= Work to complete =
From the text on reaching St. John Pied de Port, extract the passage starting at "You can fly" and ending at "at 10:00 PM.", word for word.

= Text =
╭──

St. John Pied de Port is considered the ancestral beginning of one's journey on the Santiago de Compostela Camino. It ends after some 800 kilometers in Santiago. Getting to St. John Pied de Port can be done in several ways, but here are two of the easiest.

You can fly to Madrid followed by a very efficient European train to Pamplona. In Pamplona you will find a bus that leaves hourly to Roncesvalles. Once you are in Roncevalles, hire a cab to take you to St. John Pied de Port.

The other way is to fly to Paris, catch the train to Bayonne and, once in Bayonne, take a local train to St. John Pied de Port. The trains from Bayonne to St. John Pied de Port leave every half hour, but end their service at 10:00 PM.

It might be difficult to find a room or a bed if you arrive late in the evening, so if at all possible try to arrive during the day. This will also provide ample time to absorb the local ambiance, obtain your pilgrim's passport and locate the beginning of the Camino.

The Santiago de Compostela Camino

The Pilgrim's Passport

The pilgrim's passport is necessary for all who wish to stay in refugios which is where you can obtain your passport. It is important to get your passport stamp at each refugio along the way. The stamps will be your documentation that you have completed your pilgrimage when you arrive in Santiago.

╰──

= Extracted records =
╭──

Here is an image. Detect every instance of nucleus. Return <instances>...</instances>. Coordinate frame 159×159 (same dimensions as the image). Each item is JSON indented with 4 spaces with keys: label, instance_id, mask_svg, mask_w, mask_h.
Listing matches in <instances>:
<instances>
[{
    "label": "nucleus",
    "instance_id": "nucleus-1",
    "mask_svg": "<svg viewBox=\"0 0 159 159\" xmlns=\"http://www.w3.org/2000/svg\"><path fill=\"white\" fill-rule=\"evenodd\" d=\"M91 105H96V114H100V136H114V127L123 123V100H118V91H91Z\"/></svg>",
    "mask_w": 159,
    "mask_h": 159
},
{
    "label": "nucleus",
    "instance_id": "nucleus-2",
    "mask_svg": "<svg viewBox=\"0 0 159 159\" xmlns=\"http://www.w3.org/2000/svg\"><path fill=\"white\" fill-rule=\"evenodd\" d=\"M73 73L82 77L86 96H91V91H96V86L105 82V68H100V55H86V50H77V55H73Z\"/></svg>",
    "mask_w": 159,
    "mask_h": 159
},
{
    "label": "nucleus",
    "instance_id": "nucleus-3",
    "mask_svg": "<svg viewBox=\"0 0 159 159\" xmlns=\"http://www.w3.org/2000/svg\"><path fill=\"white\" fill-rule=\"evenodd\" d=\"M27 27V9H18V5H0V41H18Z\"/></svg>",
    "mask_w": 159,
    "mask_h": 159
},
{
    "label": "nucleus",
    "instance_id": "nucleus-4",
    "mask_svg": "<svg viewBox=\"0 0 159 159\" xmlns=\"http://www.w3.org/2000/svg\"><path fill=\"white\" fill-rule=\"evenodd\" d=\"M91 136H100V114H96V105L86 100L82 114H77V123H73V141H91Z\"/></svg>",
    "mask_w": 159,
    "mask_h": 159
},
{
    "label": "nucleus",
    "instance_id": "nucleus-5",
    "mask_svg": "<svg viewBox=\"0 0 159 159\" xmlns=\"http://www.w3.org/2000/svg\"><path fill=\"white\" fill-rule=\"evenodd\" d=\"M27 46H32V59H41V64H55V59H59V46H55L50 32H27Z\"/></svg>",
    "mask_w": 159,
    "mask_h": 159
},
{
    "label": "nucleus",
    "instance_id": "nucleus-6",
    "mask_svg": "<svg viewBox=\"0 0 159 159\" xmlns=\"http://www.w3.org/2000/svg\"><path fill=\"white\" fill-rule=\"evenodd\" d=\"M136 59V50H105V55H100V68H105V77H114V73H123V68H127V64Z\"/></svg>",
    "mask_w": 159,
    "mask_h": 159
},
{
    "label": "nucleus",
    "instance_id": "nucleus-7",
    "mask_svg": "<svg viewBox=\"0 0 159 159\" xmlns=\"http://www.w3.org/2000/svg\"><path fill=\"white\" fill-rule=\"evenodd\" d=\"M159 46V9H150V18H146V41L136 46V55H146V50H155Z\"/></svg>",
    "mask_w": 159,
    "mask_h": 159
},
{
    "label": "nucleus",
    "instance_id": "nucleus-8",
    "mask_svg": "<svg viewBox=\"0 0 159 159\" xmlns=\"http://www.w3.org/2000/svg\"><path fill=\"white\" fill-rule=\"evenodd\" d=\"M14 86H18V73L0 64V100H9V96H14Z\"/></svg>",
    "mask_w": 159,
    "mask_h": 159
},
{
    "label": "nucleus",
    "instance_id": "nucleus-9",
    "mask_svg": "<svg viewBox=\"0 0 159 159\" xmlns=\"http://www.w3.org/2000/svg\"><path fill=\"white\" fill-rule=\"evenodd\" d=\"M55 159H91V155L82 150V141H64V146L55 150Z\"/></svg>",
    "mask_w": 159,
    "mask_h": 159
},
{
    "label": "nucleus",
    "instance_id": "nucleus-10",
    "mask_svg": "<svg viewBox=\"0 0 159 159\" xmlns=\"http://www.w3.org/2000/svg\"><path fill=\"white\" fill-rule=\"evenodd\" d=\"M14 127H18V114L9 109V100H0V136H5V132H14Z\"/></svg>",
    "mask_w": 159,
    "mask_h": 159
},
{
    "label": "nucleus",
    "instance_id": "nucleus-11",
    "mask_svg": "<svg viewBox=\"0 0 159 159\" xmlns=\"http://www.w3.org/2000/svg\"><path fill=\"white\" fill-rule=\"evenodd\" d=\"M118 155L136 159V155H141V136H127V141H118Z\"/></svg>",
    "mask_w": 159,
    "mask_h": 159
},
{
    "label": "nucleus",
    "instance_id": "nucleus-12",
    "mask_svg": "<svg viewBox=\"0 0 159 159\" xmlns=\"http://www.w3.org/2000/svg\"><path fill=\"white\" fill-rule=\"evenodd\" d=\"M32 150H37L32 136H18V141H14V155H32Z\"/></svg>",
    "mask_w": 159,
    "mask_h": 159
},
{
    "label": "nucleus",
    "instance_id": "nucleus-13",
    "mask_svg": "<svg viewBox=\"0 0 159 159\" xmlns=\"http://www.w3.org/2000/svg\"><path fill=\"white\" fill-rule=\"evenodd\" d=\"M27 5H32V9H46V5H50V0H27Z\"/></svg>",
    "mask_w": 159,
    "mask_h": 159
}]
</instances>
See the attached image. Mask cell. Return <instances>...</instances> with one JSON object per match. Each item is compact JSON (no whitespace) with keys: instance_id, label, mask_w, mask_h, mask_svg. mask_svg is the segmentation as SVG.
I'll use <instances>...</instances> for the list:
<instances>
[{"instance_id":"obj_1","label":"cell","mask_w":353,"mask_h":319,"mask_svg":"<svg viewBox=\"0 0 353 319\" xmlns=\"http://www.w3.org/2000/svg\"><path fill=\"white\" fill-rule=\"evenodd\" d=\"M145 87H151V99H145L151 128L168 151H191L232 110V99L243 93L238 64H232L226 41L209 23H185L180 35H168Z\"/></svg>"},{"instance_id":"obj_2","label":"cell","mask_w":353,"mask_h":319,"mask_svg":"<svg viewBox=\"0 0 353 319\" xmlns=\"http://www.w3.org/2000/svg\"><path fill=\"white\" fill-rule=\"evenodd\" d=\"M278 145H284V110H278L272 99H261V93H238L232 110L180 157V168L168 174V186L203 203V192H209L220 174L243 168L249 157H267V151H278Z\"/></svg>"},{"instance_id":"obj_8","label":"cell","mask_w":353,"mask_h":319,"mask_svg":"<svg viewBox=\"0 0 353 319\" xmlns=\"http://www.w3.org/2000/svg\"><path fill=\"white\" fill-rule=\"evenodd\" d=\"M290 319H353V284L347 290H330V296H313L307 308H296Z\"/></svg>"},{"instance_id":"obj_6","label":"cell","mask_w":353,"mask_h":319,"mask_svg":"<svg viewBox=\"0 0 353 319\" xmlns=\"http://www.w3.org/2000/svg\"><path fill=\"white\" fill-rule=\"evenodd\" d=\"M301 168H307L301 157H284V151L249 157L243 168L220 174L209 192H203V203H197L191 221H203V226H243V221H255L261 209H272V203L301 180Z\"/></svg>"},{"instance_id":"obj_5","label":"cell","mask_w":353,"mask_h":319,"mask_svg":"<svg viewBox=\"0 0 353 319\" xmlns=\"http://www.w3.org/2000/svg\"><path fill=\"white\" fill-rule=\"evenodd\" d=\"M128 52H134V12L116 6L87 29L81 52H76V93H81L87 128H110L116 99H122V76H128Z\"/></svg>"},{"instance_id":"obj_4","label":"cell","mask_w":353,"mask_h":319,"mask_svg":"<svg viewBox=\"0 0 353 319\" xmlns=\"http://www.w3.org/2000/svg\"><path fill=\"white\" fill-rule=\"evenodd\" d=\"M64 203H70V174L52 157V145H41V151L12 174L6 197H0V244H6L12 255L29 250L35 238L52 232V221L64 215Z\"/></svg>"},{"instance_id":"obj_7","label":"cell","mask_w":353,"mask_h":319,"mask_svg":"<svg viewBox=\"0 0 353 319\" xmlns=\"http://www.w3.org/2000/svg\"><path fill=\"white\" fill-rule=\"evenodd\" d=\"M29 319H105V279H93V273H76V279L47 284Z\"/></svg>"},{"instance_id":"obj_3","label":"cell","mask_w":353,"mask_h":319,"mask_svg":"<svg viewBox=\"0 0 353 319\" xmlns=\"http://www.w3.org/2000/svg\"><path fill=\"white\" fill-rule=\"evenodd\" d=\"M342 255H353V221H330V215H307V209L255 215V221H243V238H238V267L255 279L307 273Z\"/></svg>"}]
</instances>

╰──

= Task output =
You can fly to Madrid followed by a very efficient European train to Pamplona. In Pamplona you will find a bus that leaves hourly to Roncesvalles. Once you are in Roncevalles, hire a cab to take you to St. John Pied de Port.

The other way is to fly to Paris, catch the train to Bayonne and, once in Bayonne, take a local train to St. John Pied de Port. The trains from Bayonne to St. John Pied de Port leave every half hour, but end their service at 10:00 PM.